• Records supplied
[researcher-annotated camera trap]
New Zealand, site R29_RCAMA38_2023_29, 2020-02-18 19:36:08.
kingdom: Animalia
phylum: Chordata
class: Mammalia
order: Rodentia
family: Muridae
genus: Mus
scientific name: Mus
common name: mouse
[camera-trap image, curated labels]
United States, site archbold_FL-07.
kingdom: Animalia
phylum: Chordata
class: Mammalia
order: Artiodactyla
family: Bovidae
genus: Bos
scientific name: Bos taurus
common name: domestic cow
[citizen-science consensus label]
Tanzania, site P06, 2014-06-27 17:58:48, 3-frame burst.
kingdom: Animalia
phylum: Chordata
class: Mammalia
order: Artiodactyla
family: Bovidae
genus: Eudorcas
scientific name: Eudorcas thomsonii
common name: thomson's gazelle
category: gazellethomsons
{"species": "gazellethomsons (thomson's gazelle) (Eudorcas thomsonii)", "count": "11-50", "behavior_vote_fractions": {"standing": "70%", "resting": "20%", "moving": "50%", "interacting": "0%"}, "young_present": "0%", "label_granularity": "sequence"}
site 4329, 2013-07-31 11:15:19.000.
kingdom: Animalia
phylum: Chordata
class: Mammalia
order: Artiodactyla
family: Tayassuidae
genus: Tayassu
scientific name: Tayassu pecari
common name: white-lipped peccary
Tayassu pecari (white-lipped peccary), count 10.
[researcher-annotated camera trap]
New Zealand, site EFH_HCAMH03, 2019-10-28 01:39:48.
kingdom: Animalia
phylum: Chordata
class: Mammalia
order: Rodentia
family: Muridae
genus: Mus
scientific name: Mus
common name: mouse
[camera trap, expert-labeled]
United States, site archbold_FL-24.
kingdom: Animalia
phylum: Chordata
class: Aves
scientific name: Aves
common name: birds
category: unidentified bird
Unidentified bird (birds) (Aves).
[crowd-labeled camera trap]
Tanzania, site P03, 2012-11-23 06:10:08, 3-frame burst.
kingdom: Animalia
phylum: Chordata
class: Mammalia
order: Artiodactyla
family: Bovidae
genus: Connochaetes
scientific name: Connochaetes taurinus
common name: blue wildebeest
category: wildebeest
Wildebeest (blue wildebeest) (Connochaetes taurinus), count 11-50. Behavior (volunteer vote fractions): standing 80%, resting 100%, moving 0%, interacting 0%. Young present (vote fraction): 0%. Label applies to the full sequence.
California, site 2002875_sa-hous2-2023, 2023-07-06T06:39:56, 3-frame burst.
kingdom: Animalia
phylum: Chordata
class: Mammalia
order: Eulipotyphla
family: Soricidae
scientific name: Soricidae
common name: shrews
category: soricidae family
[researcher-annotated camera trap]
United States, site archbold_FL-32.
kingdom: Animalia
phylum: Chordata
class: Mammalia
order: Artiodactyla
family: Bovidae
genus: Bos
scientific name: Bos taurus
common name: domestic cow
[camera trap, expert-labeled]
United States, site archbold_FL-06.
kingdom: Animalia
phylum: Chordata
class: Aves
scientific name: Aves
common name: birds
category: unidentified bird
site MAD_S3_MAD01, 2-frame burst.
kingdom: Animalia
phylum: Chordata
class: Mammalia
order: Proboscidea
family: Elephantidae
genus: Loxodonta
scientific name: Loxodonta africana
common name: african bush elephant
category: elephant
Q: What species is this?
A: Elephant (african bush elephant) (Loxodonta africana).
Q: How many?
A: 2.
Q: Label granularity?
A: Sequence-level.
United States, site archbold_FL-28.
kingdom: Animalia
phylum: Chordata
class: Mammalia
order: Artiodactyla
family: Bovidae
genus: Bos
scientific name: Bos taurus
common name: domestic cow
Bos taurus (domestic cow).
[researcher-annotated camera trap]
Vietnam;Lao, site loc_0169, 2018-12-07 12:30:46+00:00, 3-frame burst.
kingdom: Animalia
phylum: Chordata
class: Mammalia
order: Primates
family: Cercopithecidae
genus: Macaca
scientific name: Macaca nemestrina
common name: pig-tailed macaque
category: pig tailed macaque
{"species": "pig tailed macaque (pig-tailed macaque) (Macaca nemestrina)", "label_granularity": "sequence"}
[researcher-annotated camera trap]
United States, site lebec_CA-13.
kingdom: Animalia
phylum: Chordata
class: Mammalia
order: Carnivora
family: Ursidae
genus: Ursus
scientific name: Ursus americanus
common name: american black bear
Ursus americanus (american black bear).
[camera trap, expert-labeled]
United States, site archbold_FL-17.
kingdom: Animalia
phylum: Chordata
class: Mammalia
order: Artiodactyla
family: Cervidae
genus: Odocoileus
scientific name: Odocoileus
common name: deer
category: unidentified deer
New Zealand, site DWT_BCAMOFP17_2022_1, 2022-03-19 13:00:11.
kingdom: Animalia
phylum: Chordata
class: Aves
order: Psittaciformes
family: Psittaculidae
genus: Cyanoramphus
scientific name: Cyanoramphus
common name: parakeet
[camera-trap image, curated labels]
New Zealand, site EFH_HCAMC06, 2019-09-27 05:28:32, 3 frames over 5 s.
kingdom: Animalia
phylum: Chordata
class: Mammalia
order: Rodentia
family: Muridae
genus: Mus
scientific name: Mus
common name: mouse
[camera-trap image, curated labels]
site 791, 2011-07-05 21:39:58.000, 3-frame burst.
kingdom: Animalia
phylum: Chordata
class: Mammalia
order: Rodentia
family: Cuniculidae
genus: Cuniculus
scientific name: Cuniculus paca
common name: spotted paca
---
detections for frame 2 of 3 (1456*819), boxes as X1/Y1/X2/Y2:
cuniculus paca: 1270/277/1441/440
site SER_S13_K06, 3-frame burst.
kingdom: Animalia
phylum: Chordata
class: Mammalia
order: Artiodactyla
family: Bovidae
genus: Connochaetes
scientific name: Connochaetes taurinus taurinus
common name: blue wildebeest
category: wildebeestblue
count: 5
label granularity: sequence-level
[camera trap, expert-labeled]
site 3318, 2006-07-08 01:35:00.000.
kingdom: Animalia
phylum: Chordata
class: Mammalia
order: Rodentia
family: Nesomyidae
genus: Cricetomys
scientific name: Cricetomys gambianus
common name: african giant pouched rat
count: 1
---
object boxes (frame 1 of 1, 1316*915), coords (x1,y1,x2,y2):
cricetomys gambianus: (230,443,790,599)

• Task details
Take the entries above and transcribe them in full.

• Answer for the task
[researcher-annotated camera trap]
New Zealand, site R29_RCAMA38_2023_29, 2020-02-18 19:36:08.
kingdom: Animalia
phylum: Chordata
class: Mammalia
order: Rodentia
family: Muridae
genus: Mus
scientific name: Mus
common name: mouse
[camera-trap image, curated labels]
United States, site archbold_FL-07.
kingdom: Animalia
phylum: Chordata
class: Mammalia
order: Artiodactyla
family: Bovidae
genus: Bos
scientific name: Bos taurus
common name: domestic cow
[citizen-science consensus label]
Tanzania, site P06, 2014-06-27 17:58:48, 3-frame burst.
kingdom: Animalia
phylum: Chordata
class: Mammalia
order: Artiodactyla
family: Bovidae
genus: Eudorcas
scientific name: Eudorcas thomsonii
common name: thomson's gazelle
category: gazellethomsons
{"species": "gazellethomsons (thomson's gazelle) (Eudorcas thomsonii)", "count": "11-50", "behavior_vote_fractions": {"standing": "70%", "resting": "20%", "moving": "50%", "interacting": "0%"}, "young_present": "0%", "label_granularity": "sequence"}
site 4329, 2013-07-31 11:15:19.000.
kingdom: Animalia
phylum: Chordata
class: Mammalia
order: Artiodactyla
family: Tayassuidae
genus: Tayassu
scientific name: Tayassu pecari
common name: white-lipped peccary
Tayassu pecari (white-lipped peccary), count 10.
[researcher-annotated camera trap]
New Zealand, site EFH_HCAMH03, 2019-10-28 01:39:48.
kingdom: Animalia
phylum: Chordata
class: Mammalia
order: Rodentia
family: Muridae
genus: Mus
scientific name: Mus
common name: mouse
[camera trap, expert-labeled]
United States, site archbold_FL-24.
kingdom: Animalia
phylum: Chordata
class: Aves
scientific name: Aves
common name: birds
category: unidentified bird
Unidentified bird (birds) (Aves).
[crowd-labeled camera trap]
Tanzania, site P03, 2012-11-23 06:10:08, 3-frame burst.
kingdom: Animalia
phylum: Chordata
class: Mammalia
order: Artiodactyla
family: Bovidae
genus: Connochaetes
scientific name: Connochaetes taurinus
common name: blue wildebeest
category: wildebeest
Wildebeest (blue wildebeest) (Connochaetes taurinus), count 11-50. Behavior (volunteer vote fractions): standing 80%, resting 100%, moving 0%, interacting 0%. Young present (vote fraction): 0%. Label applies to the full sequence.
California, site 2002875_sa-hous2-2023, 2023-07-06T06:39:56, 3-frame burst.
kingdom: Animalia
phylum: Chordata
class: Mammalia
order: Eulipotyphla
family: Soricidae
scientific name: Soricidae
common name: shrews
category: soricidae family
[researcher-annotated camera trap]
United States, site archbold_FL-32.
kingdom: Animalia
phylum: Chordata
class: Mammalia
order: Artiodactyla
family: Bovidae
genus: Bos
scientific name: Bos taurus
common name: domestic cow
[camera trap, expert-labeled]
United States, site archbold_FL-06.
kingdom: Animalia
phylum: Chordata
class: Aves
scientific name: Aves
common name: birds
category: unidentified bird
site MAD_S3_MAD01, 2-frame burst.
kingdom: Animalia
phylum: Chordata
class: Mammalia
order: Proboscidea
family: Elephantidae
genus: Loxodonta
scientific name: Loxodonta africana
common name: african bush elephant
category: elephant
Q: What species is this?
A: Elephant (african bush elephant) (Loxodonta africana).
Q: How many?
A: 2.
Q: Label granularity?
A: Sequence-level.
United States, site archbold_FL-28.
kingdom: Animalia
phylum: Chordata
class: Mammalia
order: Artiodactyla
family: Bovidae
genus: Bos
scientific name: Bos taurus
common name: domestic cow
Bos taurus (domestic cow).
[researcher-annotated camera trap]
Vietnam;Lao, site loc_0169, 2018-12-07 12:30:46+00:00, 3-frame burst.
kingdom: Animalia
phylum: Chordata
class: Mammalia
order: Primates
family: Cercopithecidae
genus: Macaca
scientific name: Macaca nemestrina
common name: pig-tailed macaque
category: pig tailed macaque
{"species": "pig tailed macaque (pig-tailed macaque) (Macaca nemestrina)", "label_granularity": "sequence"}
[researcher-annotated camera trap]
United States, site lebec_CA-13.
kingdom: Animalia
phylum: Chordata
class: Mammalia
order: Carnivora
family: Ursidae
genus: Ursus
scientific name: Ursus americanus
common name: american black bear
Ursus americanus (american black bear).
[camera trap, expert-labeled]
United States, site archbold_FL-17.
kingdom: Animalia
phylum: Chordata
class: Mammalia
order: Artiodactyla
family: Cervidae
genus: Odocoileus
scientific name: Odocoileus
common name: deer
category: unidentified deer
New Zealand, site DWT_BCAMOFP17_2022_1, 2022-03-19 13:00:11.
kingdom: Animalia
phylum: Chordata
class: Aves
order: Psittaciformes
family: Psittaculidae
genus: Cyanoramphus
scientific name: Cyanoramphus
common name: parakeet
[camera-trap image, curated labels]
New Zealand, site EFH_HCAMC06, 2019-09-27 05:28:32, 3 frames over 5 s.
kingdom: Animalia
phylum: Chordata
class: Mammalia
order: Rodentia
family: Muridae
genus: Mus
scientific name: Mus
common name: mouse
[camera-trap image, curated labels]
site 791, 2011-07-05 21:39:58.000, 3-frame burst.
kingdom: Animalia
phylum: Chordata
class: Mammalia
order: Rodentia
family: Cuniculidae
genus: Cuniculus
scientific name: Cuniculus paca
common name: spotted paca
---
detections for frame 2 of 3 (1456*819), boxes as X1/Y1/X2/Y2:
cuniculus paca: 1270/277/1441/440
site SER_S13_K06, 3-frame burst.
kingdom: Animalia
phylum: Chordata
class: Mammalia
order: Artiodactyla
family: Bovidae
genus: Connochaetes
scientific name: Connochaetes taurinus taurinus
common name: blue wildebeest
category: wildebeestblue
count: 5
label granularity: sequence-level
[camera trap, expert-labeled]
site 3318, 2006-07-08 01:35:00.000.
kingdom: Animalia
phylum: Chordata
class: Mammalia
order: Rodentia
family: Nesomyidae
genus: Cricetomys
scientific name: Cricetomys gambianus
common name: african giant pouched rat
count: 1
---
object boxes (frame 1 of 1, 1316*915), coords (x1,y1,x2,y2):
cricetomys gambianus: (230,443,790,599)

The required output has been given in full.